Sudo Without Password

November 15th 2020

Sudo is a Linux program used to grant superuser access to non-admin users. Generally this is regarded as a good security measure which allows a regular user to run administrative tasks on the system without using the root or super user credentials.

Sometimes the security measures presented by sudo can create issues for service accounts that automatically run administrative commands. In those situations there is a way to modify the sudo settings to allow some or all commands without a password. Before making any changes understand the security issues here, the password prompt when running a command through sudo prevents accidental access of administrative level commands. But neither this guide, nor the password prompt before sudo are fool proof security measures.

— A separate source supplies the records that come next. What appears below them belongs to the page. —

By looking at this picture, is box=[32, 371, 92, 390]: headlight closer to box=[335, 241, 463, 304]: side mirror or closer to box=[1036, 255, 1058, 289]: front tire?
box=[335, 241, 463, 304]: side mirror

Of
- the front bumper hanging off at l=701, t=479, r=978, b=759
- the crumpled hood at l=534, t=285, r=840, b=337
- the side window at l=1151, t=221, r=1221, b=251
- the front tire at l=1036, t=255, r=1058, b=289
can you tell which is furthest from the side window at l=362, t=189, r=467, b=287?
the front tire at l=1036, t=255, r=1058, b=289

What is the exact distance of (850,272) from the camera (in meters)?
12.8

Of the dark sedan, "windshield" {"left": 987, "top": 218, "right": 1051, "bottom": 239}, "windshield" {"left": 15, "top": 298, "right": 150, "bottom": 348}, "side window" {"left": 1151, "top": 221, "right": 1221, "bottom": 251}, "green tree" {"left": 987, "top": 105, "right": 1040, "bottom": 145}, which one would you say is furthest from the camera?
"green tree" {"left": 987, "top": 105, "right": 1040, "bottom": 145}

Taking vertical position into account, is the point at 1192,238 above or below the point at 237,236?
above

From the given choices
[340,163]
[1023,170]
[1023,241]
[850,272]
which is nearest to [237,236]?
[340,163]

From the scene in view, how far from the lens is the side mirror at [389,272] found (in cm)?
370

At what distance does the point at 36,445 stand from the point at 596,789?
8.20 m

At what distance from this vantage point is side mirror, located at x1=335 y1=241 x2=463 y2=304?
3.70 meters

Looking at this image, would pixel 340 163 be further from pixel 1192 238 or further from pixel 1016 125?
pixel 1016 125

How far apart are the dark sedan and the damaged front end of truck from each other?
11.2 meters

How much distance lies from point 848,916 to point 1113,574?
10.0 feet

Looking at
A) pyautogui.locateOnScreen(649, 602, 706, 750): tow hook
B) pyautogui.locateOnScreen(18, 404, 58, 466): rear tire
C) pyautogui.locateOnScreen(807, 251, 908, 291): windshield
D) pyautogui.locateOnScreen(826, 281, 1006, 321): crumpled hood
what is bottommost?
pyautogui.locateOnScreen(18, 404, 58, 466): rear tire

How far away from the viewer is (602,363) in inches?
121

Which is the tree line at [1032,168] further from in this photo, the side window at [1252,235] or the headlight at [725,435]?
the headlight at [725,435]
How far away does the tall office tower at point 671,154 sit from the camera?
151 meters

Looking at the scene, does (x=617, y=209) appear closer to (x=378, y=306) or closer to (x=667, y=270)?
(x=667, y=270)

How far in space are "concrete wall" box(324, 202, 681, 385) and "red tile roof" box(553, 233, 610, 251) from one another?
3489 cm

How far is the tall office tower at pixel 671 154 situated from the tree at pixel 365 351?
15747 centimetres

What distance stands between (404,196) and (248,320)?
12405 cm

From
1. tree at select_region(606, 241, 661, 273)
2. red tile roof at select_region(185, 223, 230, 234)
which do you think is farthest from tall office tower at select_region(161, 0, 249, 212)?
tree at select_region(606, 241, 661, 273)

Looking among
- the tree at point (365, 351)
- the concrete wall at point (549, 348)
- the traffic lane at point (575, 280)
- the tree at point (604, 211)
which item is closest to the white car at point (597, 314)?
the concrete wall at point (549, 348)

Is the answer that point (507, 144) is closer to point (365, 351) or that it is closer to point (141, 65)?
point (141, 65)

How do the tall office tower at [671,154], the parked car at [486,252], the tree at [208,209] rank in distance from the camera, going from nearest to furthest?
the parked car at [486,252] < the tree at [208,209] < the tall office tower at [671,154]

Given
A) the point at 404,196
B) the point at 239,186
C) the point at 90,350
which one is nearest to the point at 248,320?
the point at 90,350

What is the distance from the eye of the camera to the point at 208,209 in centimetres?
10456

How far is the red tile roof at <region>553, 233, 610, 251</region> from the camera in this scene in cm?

What I mean is if an attacker were able to get far enough to run sudo on a machine, there are far worse security issues at play.

To allow passwordless sudo you’ll need to create a file in the directory


/etc/sudoers.d

For instance if you wanted to give a program called test-prog passwordless sudo access to a command you could create a file called ‘test-prog-cmd’ in the directory using the command below


sudo nano /etc/sudoers.d/test-prog-cmd

The name of the file doesn’t matter to sudo, the name’s purpose is to help the admin identify the contents of the file. Though there are two exceptions.

The file name cannot end in ‘~’.
The file name cannot contain a ‘.’

Before modifying these files make sure the program has a dedicated user with sudo privileges. If the program test-prog needs to run the command reboot through the sudo capable user test add the line
below to the test-prog-cmd file.


test ALL=NOPASSWD: /sbin/reboot
test
the first part is the username the rule will apply to
ALL=NOPASSWD
The ALL here denotes which hosts the rule applies to, in most cases this will always be ALL. The NOPASSWD tells sudo to not prompt for the user test’s password.
/sbin/reboot
The final part is the path to the command, note that this has to be full path to the program for the command. Just putting ‘reboot’ here will not work.

What if we want to control a service invoked by Systemd? The line below will restart the service called test-prog.service


test ALL=NOPASSWD: /bin/systemctl restart test-prog.service

note that systemctl’s location can differ based on distro, to find it run the command below


whereis systemctl

That’s it, at this point the program should be able to use the test user to run the reboot command or restart the service test-prog.service without requiring a password.